The Glass-Tube Works at Pendleton Gives
Successful Exhibition of What It Can Do.(
Special to the Indianapolis Journal.
Pendleton, Ind., April 23. — The Pendleton Glass-tube-works Company, having completed the buildings and placed all the necessary and costly machinery in position made the first attempt to-day to mold glass tubes. This was supposed by many to be a lost art, one that the Egyptians are known to have practiced, but which, since the fall of the Ptolemies, civilization has been a stranger to. The usefulness — even the necessity — of the art has been known and lamented for centuries, yet no inventor could perfect his machinery, nor hit upon the right combination and mixture to make the casting of glass a success. R. G. Guptill, whose invention is now being experimented with, had the satisfaction to-day of seeing his fondest hope realized. The tubes are molded in halves and cemented with a compound that is also his invention.
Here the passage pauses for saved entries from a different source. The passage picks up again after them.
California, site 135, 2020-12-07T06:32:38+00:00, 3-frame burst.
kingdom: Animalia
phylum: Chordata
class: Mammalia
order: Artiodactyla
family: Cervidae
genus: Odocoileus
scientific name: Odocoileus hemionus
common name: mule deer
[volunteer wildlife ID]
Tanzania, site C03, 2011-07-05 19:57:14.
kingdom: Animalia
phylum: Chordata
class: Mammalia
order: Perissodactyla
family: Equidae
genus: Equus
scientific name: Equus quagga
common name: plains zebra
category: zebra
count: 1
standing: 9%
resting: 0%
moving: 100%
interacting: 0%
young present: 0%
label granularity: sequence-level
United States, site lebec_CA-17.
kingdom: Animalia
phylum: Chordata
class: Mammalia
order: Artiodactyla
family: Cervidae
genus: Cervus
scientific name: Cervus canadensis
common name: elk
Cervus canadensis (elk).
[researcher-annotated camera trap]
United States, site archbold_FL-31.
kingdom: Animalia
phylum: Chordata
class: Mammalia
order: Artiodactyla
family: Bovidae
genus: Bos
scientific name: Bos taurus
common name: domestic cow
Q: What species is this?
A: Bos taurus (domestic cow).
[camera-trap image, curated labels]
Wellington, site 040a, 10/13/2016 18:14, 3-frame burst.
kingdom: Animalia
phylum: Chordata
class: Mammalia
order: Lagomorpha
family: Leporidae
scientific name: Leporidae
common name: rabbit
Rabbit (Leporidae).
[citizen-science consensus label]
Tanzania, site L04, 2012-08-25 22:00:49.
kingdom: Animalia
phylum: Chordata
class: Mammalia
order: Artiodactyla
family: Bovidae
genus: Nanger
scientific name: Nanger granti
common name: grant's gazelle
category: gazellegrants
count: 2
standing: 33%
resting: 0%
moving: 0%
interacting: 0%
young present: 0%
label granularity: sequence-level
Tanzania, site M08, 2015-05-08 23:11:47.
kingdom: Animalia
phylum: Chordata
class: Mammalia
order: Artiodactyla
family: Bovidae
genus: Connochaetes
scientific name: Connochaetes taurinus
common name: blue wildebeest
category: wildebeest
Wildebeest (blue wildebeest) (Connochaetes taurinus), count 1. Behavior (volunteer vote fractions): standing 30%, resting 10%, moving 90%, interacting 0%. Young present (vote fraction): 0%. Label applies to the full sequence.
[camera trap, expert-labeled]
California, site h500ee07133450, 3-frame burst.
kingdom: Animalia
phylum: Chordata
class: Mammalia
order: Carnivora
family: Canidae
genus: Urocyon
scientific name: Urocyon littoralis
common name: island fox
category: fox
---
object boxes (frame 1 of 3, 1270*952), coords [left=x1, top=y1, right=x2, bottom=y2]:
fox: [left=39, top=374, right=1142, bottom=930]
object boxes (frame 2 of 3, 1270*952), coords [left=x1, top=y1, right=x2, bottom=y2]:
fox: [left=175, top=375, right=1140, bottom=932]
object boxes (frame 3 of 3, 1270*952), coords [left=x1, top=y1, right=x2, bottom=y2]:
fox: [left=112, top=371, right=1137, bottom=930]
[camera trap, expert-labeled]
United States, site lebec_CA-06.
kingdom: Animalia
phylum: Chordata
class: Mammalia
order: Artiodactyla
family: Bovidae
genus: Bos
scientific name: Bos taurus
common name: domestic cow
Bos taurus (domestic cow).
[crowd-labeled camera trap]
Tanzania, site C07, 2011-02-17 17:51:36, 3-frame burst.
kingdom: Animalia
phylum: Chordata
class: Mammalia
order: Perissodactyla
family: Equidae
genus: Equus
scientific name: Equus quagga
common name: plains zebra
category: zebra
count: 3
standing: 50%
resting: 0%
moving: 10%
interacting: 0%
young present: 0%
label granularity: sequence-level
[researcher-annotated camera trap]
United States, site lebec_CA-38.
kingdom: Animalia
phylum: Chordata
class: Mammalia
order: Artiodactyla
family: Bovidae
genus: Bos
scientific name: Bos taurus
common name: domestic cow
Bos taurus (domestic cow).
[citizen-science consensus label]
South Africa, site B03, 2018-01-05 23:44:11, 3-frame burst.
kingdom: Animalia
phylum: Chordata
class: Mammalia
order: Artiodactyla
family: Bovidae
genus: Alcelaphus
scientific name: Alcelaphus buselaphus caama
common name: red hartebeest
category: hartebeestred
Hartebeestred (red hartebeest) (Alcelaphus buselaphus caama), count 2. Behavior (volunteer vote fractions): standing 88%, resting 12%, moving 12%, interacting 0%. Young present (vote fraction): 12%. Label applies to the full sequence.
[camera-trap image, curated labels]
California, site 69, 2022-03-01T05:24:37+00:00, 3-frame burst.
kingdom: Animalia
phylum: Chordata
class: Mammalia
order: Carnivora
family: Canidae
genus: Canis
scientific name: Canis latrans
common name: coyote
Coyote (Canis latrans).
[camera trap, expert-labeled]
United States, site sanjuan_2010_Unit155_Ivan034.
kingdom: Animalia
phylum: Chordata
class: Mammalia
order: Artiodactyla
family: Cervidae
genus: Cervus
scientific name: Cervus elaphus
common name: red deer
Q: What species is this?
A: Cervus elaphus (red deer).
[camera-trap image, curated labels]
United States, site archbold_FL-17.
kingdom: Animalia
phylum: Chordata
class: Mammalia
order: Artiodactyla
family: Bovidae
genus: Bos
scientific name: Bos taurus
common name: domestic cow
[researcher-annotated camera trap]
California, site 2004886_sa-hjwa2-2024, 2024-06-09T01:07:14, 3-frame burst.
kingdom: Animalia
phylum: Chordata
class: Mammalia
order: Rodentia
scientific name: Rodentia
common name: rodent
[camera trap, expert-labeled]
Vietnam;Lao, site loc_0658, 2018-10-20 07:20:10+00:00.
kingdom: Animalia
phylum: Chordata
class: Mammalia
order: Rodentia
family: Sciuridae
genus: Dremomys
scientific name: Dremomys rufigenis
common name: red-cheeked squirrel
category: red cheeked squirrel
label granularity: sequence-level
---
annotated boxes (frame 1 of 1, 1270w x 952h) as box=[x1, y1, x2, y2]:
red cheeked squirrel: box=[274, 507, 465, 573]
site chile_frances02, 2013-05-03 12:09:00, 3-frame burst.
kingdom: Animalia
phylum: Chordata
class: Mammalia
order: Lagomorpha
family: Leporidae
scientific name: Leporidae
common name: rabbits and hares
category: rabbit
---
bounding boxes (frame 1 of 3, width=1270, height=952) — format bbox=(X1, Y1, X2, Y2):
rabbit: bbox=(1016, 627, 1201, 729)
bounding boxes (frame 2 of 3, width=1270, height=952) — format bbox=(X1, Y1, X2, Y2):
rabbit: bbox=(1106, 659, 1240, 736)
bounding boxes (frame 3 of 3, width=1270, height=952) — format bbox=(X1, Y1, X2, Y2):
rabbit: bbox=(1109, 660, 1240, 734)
A large crowd was present to witness the first output, for the factory’s future prosperity depended on the success or failure of the performance. The intricate machinery, which R. G. Guptill had recently patented, proved to be a grand success, and the company is delighted with the result. Many tubes from one to four inches in diameter were molded in the presence of the visitors. The machinery did its work in a manner that convinced the most skeptical that the factory will prove a success and soon supply to the world a means of placing electric wires underground, and thus avoiding the usual danger to life and limb. The company has more orders for tubes than it can fill for several years.